Mike Rysavy first visited Bagby Hot Springs in the early ’90s, as a teenager growing up in Milwaukie. He’d read an Oregonian story about the spot, which is tucked into the Mount Hood National Forest between Estacada and Detroit. Rysavy says he’d “never even contemplated the idea of hot water coming out of the earth,” and thought it sounded “pretty neat,” so he and a few friends set out. After a winding drive to the trailhead, and a 1.5-mile hike through lush and mossy old-growth forest, Bagby’s rustic wooden bathhouses appeared.

“These bathhouses, hand-crafted out of timbers, just out in the forest, very remote, with steam rising, and people laughing—I’d never seen anything like that,” Rysavy recalls. “I was enamored.”

Bagby's half-roofs provide an indoor-outdoor soaking experience.

Rysavy became a regular, joining a volunteer group and eventually its board. When that group imploded due to infighting, he started a new one. It’s been a bumpy few decades. While beloved by many, Bagby has also been known for vandalism, trailhead break-ins, and drunken carousing. “The setting can vary day to day from serene to sketchy,” wrote The Oregonian in 2011. As management of the site has shifted, maintenance has been spotty. In 2018, one of the bathhouses—where hollowed-out cedar logs served as soaking tubs, each in their own room—was condemned due to extensive rotting.
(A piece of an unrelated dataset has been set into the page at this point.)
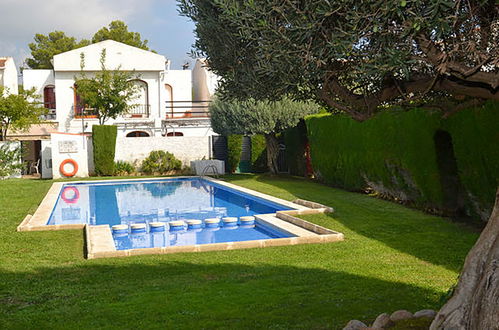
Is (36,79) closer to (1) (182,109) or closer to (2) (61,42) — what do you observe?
(1) (182,109)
Now Rysavy hopes Bagby has entered a new chapter. In 2023, he and his wife, Tamarah (the two met at Bagby in 2001), began a 20-year contract from the US Forest Service to manage the hot springs. Since then, they’ve cleared hazardous trees, replaced handrails, scrubbed graffiti, and fixed the Rube Goldberg-esque plumbing system that keeps the 136-degree, mineral-rich water flowing to the tubs. They’ve hired a year-round host to oversee the trailhead’s 18-site campground, greet and educate visitors, collect fees, make repairs, and generally keep tabs on day-to-operations.
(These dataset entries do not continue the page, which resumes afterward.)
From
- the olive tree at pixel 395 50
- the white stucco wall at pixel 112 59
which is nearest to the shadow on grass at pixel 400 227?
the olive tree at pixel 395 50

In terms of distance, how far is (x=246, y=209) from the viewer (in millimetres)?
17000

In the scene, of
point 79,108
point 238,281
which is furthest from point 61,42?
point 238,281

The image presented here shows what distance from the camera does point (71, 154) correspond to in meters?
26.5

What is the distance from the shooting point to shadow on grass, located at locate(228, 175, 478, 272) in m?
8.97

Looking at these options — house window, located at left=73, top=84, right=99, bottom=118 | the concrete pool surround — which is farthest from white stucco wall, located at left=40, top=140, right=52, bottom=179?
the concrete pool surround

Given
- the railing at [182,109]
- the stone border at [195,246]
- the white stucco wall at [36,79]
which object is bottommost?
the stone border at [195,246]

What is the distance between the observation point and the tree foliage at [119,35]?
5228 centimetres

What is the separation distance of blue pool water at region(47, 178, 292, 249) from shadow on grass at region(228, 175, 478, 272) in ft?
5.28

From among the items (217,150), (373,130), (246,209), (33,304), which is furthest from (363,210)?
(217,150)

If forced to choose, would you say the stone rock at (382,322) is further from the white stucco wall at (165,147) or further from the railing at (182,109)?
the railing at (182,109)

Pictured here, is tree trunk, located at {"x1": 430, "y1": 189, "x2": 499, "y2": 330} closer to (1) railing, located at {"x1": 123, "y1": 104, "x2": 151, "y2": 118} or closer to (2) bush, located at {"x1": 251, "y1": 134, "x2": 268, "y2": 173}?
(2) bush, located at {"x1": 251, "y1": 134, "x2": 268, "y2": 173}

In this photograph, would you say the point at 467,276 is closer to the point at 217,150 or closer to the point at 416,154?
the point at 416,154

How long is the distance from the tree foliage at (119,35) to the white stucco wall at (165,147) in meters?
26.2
Mike Rysavy visited Bagby for the first time as a teen in the '90s and now manages the site with his wife, Tamarah.

The Rysavys also own and operate Grande Hot Springs RV Resort and Hot Lake Springs, both in La Grande. At Bagby, they hope to hire more staff and rehab damaged buildings, including the condemned bathhouse. They plan to add all-season lodging options at the campground and have so far purchased two yurts, currently sitting on a trailer at the Ripplebrook Camp Store, 14 miles up the road. As part of their contract, the Rysavys took on operation of this spot, too, where the Bagby-bound can pick up snacks, use the free Wi-Fi to double-check directions before leaving cell service, and pay the $5 soaking fee by credit card. (The trailhead is cash-only.)

Communal soaks are encouraged.

People have soaked at Bagby since at least 1880, when a prospector named Robert Bagby stumbled upon the site. The first bathhouses went up in the 1920s, and the three standing today were built in the 1980s by Friends of Bagby Hot Springs, the volunteer group Mike Rysavy joined as a teenager. They’re the definition of rustic—simple wood frames, half-roofs for an indoor-outdoor experience, cedar shingles shimmering with lichen. Bathhouse no. 1 holds a big round tub and three smaller tubs, while Bathhouse no. 3 holds a communal tub large enough for up to eight and a stock tank cold plunge. (Bathhouse no. 2 is condemned.) Signs encourage visitors to soak communally, and to keep their dips to 30 minutes if others are waiting. While clothing is optional, on a recent Sunday morning everyone opted for a swimsuit.

Rysavy wants to keep the Bagby character that captured him as a 16-year-old: rustic, remote, a little ramshackle. He hopes, for instance, to bring back hollowed-out logs for use as soaking tubs, which he says he’s seen at only two or three other spots. His first trip to Bagby sparked a lifelong obsession with hot springs; he’s since visited hundreds more. And, he says, “There’s still nothing like Bagby.”